Excerpt to read.
The new EU Clean Industrial Deal

What is the Clean Industrial Deal?

  • Initiative of the European Commission
  • Aims to transform decarbonization into a growth driver for European industries
  • Seeks to combine climate and competitiveness
  • Main focus on energy-intensive industries and the Clean-Tech sector
  • Priority on circularity – the EU aims to be a leader by 2030
  • Six business drivers:
    • Affordable energy
    • Lead markets
    • Financing
    • Circularity and access to materials
    • Global markets and international partnerships
    • Skills

Access to affordable energy

  • Foundation of competitiveness
  • Prices in Europe are much higher compared to trading partners
  • The EU must advance to a fully integrated single energy market
  • An Action Plan for Affordable Energy is adopted with goals:
    • Lowering energy bills through agreements, counter guarantees, lower taxes, building networks, and state aid
    • Accelerating the rollout of clean energy and electrification by cutting permitting times for the deployment of the grid, energy storage, and renewables projects with concrete measures in the upcoming Industrial Decarbonisation Accelerator Act
    • Ensuring well-functioning gas markets, as the price of imported natural gas directly impacts gas and electricity prices. Therefore, a Gas Market Task Force was set up to scrutinize markets, and gas storage refilling will be better coordinated

Lead markets

  • Concrete measures are required on the demand side too, and the CID will put in measures for the demand to emerge
  • Non-price criteria in public procurement and incentives for private purchases
  • The future Industrial Decarbonisation Accelerator Act (IDAA) will introduce resilience and sustainability criteria to foster clean European supply in energy-intensive sectors
  • The IDAA will develop a voluntary label on the carbon intensity content of industrial products based on methodology with ETS data with ongoing revision of the CBAM methodology
  • Promote the uptake of renewable and low-carbon hydrogen
  • Hydrogen has a central role in decarbonizing the EU energy system. The Commission will soon adopt a delegated act on low-carbon hydrogen

Public and private investments

  • The clean transition will require major investments. The EU needs to increase annual investments in energy, industry, and transport systems by around 480 billion EUR compared to the previous decade. Mobilizing and leveraging private capital are key.
  • Strengthening EU-level funding
    • The Innovation Fund has proven reliable for financing industrial decarbonization. The Commission will also propose a facility for industrial decarbonization based on the ETS
  • Leveraging private investment
    • InvestEU is the main EU-level tool to leverage private funding. The Commission is putting forward an amendment to increase its risk-bearing capacity. Work with the EIB on new initiatives will also take place.
  • Clean Industry State Aid Framework
    • Simplified rules will allow quick approval of state aid measures for decarbonization and clean-tech projects.
    • Tax policies should not give fossil fuels an advantage over clean energy. Tax measures will be paired with further actions to scale down and phase out fossil fuel subsidies.

Stated task A. In the Clean Industrial Deal overview, why does the Action Plan for Affordable Energy include ensuring well-functioning gas markets, and what step was taken because of that?

Input data.
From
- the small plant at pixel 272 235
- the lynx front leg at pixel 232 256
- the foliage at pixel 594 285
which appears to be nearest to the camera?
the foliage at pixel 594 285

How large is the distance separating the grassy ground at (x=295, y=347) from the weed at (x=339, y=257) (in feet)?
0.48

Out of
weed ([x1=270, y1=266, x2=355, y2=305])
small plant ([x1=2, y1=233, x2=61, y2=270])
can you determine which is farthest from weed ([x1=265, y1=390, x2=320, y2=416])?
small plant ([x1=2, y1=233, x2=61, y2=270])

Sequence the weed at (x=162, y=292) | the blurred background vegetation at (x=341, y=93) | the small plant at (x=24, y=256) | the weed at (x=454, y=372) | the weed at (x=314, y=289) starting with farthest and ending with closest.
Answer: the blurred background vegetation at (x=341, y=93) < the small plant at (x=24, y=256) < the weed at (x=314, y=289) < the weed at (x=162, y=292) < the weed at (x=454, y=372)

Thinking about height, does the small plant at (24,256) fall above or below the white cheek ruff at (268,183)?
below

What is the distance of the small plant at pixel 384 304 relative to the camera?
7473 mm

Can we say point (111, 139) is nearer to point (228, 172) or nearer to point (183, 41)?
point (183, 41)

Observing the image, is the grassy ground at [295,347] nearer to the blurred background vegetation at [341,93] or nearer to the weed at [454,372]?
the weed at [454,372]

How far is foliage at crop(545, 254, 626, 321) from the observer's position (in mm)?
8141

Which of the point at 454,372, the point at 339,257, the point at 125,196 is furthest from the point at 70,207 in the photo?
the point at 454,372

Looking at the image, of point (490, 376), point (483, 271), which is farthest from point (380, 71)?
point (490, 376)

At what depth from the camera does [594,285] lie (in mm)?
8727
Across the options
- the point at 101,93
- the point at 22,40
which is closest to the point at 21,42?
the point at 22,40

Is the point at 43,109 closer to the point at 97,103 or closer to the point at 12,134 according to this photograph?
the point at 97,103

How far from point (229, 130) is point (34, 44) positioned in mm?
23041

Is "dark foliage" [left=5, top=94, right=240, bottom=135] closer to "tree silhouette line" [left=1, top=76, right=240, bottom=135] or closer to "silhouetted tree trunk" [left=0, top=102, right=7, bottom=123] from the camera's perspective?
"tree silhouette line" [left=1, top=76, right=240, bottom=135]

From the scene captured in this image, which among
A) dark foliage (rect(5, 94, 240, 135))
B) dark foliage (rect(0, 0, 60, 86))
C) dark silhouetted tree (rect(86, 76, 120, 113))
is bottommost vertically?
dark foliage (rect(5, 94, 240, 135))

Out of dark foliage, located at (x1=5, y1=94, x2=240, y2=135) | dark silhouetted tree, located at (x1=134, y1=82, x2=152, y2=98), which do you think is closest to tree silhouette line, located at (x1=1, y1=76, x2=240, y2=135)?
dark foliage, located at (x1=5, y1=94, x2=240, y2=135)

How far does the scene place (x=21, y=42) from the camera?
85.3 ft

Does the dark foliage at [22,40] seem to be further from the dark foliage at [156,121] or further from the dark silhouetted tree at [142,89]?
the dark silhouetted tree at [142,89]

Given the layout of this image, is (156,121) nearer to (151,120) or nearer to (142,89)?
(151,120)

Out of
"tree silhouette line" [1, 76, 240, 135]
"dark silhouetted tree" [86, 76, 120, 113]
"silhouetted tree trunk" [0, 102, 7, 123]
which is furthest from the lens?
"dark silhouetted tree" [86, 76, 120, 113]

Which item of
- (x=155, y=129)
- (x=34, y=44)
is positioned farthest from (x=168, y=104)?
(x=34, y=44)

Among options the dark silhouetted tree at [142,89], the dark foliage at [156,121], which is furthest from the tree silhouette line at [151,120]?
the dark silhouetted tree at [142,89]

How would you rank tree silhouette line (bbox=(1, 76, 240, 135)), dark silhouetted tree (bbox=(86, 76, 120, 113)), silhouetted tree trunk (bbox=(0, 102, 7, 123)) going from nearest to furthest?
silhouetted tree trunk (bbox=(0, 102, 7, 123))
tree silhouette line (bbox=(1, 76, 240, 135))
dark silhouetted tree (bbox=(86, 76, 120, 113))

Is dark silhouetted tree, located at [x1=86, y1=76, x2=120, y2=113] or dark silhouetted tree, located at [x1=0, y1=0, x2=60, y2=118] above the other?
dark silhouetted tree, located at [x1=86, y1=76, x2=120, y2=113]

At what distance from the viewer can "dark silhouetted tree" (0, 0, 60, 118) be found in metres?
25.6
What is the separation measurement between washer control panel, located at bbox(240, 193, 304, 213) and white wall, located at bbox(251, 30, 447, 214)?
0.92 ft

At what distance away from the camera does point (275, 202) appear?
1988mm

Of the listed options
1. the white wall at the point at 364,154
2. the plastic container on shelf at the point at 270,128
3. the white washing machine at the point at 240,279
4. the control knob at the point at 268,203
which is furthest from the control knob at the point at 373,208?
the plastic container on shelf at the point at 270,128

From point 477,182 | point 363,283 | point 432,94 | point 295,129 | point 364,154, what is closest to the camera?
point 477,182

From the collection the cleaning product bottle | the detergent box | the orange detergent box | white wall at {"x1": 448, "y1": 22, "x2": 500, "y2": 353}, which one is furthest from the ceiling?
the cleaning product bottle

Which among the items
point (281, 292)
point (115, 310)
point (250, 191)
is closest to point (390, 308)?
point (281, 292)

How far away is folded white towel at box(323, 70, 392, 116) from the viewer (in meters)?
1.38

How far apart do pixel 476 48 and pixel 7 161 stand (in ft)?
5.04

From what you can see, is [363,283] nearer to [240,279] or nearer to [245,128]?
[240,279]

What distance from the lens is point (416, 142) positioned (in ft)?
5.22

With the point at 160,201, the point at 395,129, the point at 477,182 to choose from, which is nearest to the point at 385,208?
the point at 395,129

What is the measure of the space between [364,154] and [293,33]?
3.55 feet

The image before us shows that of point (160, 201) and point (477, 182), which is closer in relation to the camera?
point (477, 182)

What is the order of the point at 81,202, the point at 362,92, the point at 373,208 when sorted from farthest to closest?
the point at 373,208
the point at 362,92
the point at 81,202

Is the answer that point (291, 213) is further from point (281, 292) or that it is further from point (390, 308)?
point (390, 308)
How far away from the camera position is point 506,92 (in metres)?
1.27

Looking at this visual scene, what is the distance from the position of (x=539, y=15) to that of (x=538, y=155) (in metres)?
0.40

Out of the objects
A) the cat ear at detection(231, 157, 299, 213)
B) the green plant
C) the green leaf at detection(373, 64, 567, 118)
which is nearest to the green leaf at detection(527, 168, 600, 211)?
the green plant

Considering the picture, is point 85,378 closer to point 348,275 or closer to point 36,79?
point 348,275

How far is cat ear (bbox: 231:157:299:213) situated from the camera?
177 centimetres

Stated task B. Identify every line of the records that contains the word "between", and copy each of those lines in full.

Exercise result A. Ensuring well-functioning gas markets is a goal because the price of imported natural gas directly affects gas and electricity prices. For that reason, a Gas Market Task Force was set up to scrutinize markets, and gas storage refilling will be better coordinated.

Exercise result B.
What is the separation measurement between washer control panel, located at bbox(240, 193, 304, 213) and white wall, located at bbox(251, 30, 447, 214)?
What is the measure of the space between [364,154] and [293,33]?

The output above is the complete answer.